ZipFile.write(filename, arcname=None, compress_type=None, compresslevel=None)
Write the file named filename to the archive, giving it the archive name
arcname (by default, this will be the same as filename, but without a drive
letter and with leading path separators removed).
The write() method is the proper way to add files from disk to a ZIP archive without loading them entirely into memory - the implementation should use this method instead.

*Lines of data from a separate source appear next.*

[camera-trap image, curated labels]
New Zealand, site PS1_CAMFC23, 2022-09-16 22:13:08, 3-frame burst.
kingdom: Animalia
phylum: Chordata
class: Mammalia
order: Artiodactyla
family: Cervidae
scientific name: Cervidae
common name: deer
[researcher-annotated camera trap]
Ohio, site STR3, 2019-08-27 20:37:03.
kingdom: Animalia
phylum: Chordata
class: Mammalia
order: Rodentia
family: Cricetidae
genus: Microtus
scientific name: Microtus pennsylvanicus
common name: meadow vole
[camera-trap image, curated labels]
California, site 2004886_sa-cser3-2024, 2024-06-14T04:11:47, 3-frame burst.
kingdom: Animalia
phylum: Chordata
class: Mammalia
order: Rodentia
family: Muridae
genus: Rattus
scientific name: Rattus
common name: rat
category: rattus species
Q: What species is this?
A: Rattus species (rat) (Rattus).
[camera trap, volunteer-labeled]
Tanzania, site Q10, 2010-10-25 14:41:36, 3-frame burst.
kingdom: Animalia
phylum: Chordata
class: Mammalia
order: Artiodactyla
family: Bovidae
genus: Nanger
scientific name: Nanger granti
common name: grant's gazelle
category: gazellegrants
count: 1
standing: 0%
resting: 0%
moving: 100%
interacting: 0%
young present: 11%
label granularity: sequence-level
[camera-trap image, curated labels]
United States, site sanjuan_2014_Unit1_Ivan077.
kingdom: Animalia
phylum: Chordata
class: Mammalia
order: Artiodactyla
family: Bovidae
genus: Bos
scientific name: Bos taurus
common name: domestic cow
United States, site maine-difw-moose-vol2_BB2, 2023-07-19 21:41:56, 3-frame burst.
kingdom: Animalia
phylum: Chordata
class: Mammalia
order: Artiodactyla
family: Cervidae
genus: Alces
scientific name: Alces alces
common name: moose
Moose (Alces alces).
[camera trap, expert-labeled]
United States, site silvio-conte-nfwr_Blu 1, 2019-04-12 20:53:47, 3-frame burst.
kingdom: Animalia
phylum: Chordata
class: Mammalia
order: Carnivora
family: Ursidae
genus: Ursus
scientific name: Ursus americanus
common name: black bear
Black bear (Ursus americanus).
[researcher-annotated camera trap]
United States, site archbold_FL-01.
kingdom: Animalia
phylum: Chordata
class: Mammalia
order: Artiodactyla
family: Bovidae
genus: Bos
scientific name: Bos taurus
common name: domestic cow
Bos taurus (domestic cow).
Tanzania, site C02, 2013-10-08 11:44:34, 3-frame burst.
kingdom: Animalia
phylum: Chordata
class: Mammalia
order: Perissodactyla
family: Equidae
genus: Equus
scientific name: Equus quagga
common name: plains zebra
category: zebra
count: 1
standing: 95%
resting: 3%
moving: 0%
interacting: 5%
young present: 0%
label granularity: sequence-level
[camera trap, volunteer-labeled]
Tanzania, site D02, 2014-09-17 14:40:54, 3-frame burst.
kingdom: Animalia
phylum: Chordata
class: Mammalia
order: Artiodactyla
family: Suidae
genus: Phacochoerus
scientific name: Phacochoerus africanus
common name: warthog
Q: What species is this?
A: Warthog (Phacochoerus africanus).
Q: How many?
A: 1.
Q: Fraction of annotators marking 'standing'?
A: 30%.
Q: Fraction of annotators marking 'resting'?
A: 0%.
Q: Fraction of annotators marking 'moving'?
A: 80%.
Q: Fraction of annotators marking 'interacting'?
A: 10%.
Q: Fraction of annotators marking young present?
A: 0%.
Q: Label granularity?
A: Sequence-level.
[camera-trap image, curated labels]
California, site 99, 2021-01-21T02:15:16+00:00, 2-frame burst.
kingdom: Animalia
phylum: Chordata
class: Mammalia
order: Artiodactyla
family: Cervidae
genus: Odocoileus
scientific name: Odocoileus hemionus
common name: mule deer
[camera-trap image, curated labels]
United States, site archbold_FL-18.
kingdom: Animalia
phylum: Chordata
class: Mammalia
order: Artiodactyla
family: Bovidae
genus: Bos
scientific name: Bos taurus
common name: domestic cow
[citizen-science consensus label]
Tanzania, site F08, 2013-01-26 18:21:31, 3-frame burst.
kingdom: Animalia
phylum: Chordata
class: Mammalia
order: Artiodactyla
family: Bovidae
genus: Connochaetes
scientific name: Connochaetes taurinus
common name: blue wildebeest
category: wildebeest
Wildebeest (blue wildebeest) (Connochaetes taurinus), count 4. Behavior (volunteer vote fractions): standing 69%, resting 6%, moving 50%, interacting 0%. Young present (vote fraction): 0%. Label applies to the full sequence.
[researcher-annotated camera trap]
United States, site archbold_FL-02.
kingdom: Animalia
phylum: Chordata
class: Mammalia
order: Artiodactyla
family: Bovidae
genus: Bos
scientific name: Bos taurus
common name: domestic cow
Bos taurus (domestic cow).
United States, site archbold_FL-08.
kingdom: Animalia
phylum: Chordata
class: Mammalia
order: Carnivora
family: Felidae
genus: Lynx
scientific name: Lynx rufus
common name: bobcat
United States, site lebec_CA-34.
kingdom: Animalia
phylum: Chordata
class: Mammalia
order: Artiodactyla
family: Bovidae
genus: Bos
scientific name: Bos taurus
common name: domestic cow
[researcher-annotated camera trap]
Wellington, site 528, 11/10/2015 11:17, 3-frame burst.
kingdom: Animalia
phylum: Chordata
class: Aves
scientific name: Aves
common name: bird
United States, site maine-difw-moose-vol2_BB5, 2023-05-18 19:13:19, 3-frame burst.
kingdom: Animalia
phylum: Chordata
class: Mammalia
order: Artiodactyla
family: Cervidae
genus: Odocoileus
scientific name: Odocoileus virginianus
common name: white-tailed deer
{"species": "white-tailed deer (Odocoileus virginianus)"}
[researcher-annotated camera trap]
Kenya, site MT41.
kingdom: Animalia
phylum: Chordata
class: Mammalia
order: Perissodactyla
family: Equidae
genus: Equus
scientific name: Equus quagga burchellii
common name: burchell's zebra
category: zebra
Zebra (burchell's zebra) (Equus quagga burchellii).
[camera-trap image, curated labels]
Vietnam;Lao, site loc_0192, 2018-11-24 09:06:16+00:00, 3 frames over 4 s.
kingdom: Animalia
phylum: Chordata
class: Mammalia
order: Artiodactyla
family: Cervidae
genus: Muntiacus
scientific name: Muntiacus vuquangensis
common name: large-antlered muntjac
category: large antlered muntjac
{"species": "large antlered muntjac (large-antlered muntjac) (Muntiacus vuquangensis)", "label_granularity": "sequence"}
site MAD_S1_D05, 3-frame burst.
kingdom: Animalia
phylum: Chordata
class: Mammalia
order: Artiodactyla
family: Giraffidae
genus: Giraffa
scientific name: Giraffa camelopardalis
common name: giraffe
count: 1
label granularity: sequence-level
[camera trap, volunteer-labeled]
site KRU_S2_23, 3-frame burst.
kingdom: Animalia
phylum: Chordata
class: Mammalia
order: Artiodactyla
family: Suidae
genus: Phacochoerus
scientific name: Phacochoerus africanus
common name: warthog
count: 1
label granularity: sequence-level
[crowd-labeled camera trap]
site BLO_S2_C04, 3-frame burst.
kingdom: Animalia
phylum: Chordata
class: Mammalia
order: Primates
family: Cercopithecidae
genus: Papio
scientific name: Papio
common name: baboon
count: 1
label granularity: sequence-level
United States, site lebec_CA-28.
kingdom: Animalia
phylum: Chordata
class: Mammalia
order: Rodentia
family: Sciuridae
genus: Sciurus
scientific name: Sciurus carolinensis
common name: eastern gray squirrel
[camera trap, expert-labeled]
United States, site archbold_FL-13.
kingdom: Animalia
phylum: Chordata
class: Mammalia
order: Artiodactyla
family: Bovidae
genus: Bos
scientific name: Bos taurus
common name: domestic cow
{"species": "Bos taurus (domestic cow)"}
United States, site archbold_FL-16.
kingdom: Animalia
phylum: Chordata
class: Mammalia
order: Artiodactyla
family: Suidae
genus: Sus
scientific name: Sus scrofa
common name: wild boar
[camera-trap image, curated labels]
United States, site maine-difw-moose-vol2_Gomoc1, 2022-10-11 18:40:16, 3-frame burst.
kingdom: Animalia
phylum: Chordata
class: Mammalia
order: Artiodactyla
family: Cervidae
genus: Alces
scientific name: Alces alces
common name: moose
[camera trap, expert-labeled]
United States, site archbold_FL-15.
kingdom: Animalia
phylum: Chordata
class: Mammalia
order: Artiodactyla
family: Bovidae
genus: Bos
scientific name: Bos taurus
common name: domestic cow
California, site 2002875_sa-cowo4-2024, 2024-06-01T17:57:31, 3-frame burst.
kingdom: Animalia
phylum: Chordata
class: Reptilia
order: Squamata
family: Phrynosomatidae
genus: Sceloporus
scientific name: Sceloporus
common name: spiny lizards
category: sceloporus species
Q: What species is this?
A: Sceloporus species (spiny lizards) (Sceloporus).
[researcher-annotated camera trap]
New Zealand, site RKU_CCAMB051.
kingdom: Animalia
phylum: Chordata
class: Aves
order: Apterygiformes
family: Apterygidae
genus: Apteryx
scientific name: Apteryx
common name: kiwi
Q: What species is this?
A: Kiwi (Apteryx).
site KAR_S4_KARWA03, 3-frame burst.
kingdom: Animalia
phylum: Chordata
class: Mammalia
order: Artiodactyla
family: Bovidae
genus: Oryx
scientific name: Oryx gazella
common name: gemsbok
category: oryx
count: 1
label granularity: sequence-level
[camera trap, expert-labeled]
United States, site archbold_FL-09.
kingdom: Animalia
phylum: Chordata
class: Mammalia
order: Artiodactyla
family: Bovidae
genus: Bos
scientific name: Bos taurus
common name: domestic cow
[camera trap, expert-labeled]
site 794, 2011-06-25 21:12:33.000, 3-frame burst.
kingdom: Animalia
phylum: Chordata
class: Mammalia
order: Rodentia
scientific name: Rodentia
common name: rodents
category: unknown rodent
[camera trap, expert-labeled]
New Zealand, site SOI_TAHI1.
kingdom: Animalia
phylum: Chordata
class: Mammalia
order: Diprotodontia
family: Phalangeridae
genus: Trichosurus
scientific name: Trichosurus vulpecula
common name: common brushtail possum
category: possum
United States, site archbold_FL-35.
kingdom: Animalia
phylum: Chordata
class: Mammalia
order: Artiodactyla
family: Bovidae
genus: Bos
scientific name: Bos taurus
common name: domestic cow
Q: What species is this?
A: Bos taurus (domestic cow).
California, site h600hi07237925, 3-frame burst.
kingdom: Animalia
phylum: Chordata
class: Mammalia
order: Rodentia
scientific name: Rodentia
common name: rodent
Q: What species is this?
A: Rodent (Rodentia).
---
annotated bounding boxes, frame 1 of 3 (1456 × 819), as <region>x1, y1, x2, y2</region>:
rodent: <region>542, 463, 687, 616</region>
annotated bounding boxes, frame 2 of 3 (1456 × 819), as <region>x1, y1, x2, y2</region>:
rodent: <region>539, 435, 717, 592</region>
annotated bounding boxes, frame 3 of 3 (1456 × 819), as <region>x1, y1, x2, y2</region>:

Why has this bug gone undetected?
This bug has gone undetected for several reasons:
-
Test data is too small: The existing integration test (
test_download_artifact_files_from_responseintests/integration/functional/artifacts/test_utils.py:273) only validates downloading an artifact containing the single character "7" (1 byte). Since this is far below the 8192-byte chunk size, it never triggers the chunking loop, and the bug remains hidden. -
Silent failure: The function doesn't raise any exceptions - it silently produces corrupted output. Python's zipfile module does emit a warning (
UserWarning: Duplicate name), but warnings are typically not visible in production and don't cause tests to fail. -
Limited real-world usage: The download functionality may not be heavily used yet, or users downloading small artifacts (< 8KB) wouldn't notice the issue. Additionally, users who encounter corrupted downloads might attribute the problem to network issues or other causes rather than reporting it as a ZenML bug.
-
Recent introduction: The bug was introduced in commit 72dbb31 (PR Add
download_filesmethod forArtifactVersion#2434, merged February 15, 2024), so it's less than a year old and may not have had extensive real-world exposure yet. -
Specific conditions required: The bug only manifests when:
- Users explicitly call the
download_files()method on an artifact - The artifact contains files larger than 8192 bytes
- Users attempt to use the downloaded files
- Users explicitly call the
Recommended fix
Replace the chunked writestr approach with either:
Option 1: Collect all chunks in memory, then write once (simple but uses more memory):
with artifact_store.open(file_path, mode="rb") as store_file:
CHUNK_SIZE = 8192
chunks = []
while True:
if file_content := store_file.read(CHUNK_SIZE):
chunks.append(file_content) # <-- FIX 🟢 Collect chunks
else:
break
zipf.writestr(file_str, b''.join(chunks)) # <-- FIX 🟢 Write onceOption 2: Use a temporary file (memory efficient for very large files):
import tempfile
with artifact_store.open(file_path, mode="rb") as store_file:
with tempfile.NamedTemporaryFile(delete=False) as temp_file:
CHUNK_SIZE = 8192
while True:
if file_content := store_file.read(CHUNK_SIZE):
temp_file.write(file_content) # <-- FIX 🟢 Write to temp file
else:
break
temp_file.flush()
zipf.write(temp_file.name, arcname=file_str) # <-- FIX 🟢 Add temp file to ZIP
os.unlink(temp_file.name)Option 1 is simpler and acceptable for most artifact sizes. Option 2 is more memory-efficient for very large artifacts but requires additional temporary file management.